TASK TO COMPLETE: Copy the line with "What measurement of" and all lines following it through the last line of the entries, exactly as written.
── RECORDS SUPPLIED ──
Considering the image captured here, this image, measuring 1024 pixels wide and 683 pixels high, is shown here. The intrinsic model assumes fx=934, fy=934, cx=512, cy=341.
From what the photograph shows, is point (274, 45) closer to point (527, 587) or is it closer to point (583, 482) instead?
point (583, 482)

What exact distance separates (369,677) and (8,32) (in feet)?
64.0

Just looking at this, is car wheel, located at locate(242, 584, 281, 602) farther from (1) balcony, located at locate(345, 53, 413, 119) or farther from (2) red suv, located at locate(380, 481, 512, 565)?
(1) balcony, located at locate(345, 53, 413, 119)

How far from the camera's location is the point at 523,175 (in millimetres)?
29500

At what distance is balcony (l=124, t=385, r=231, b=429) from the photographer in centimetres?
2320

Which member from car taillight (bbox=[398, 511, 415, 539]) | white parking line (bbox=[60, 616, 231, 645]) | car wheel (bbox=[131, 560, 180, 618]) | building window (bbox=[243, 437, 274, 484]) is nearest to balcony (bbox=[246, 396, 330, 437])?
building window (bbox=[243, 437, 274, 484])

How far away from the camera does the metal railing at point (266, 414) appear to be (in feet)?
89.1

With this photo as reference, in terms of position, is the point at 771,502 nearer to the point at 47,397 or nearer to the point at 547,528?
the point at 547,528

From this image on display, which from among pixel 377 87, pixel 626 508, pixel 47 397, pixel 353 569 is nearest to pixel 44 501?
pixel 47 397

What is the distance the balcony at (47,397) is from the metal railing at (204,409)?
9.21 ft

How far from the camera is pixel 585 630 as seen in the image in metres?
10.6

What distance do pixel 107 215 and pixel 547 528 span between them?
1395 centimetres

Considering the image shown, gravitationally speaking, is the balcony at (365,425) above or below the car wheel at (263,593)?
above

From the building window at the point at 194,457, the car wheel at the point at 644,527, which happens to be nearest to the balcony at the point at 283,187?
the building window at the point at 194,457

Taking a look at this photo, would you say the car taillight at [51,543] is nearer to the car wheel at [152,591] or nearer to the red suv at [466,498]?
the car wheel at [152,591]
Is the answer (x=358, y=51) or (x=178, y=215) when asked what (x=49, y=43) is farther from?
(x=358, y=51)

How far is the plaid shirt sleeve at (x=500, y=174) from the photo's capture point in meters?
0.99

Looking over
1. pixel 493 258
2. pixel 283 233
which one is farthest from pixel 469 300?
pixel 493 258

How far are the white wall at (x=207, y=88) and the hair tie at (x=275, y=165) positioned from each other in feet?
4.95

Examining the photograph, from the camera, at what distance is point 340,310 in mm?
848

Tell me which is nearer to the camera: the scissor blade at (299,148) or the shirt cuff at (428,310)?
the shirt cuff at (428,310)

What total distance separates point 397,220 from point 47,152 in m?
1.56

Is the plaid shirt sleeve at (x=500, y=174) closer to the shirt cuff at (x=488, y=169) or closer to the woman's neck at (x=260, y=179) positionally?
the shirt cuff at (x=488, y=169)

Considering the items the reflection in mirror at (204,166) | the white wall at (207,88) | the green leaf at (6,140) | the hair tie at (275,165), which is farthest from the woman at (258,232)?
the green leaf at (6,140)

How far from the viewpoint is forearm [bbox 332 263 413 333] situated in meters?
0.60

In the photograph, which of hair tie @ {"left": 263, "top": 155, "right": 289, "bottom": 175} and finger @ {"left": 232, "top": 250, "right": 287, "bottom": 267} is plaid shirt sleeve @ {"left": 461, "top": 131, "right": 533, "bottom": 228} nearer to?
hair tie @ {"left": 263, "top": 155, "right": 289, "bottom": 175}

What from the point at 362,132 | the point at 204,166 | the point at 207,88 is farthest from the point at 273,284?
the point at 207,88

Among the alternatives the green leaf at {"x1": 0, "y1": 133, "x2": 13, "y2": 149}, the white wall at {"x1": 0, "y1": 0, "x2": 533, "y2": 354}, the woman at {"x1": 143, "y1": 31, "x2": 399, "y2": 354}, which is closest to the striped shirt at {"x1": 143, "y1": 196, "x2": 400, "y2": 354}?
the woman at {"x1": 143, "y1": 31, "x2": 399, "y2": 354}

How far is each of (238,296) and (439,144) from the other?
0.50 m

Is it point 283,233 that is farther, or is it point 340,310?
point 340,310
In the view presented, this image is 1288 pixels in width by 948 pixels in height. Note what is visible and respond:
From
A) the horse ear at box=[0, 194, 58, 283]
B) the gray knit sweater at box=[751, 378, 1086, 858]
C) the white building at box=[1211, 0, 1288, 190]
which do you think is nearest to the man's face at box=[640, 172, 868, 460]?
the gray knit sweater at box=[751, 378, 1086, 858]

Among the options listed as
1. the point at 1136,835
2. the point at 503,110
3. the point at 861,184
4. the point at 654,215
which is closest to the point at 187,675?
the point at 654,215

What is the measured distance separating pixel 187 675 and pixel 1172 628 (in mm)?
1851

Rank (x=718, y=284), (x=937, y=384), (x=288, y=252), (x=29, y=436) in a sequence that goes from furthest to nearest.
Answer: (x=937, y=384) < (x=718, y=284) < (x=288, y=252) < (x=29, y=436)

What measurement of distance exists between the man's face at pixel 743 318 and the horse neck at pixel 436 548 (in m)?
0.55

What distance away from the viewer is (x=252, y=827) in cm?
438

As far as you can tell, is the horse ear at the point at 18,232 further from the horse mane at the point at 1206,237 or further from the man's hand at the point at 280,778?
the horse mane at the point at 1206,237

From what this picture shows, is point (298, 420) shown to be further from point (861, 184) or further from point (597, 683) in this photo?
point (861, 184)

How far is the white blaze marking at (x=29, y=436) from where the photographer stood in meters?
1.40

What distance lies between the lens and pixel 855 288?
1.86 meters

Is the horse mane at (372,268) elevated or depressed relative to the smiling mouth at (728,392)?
───
TASK SOLUTION:
What measurement of distance exists between the man's face at pixel 743 318 and the horse neck at pixel 436 548 (in m)?
0.55

What distance away from the viewer is (x=252, y=827) in cm?
438

As far as you can tell, is the horse ear at the point at 18,232 further from the horse mane at the point at 1206,237 or further from the man's hand at the point at 280,778?
the horse mane at the point at 1206,237

From what this picture shows, is point (298, 420) shown to be further from point (861, 184) or further from point (597, 683) in this photo?
point (861, 184)

How far is the white blaze marking at (x=29, y=436) from where the photographer stood in meters?
1.40

What distance lies between the lens and pixel 855 288?
1.86 meters

Is the horse mane at (372,268) elevated or depressed relative to the smiling mouth at (728,392)?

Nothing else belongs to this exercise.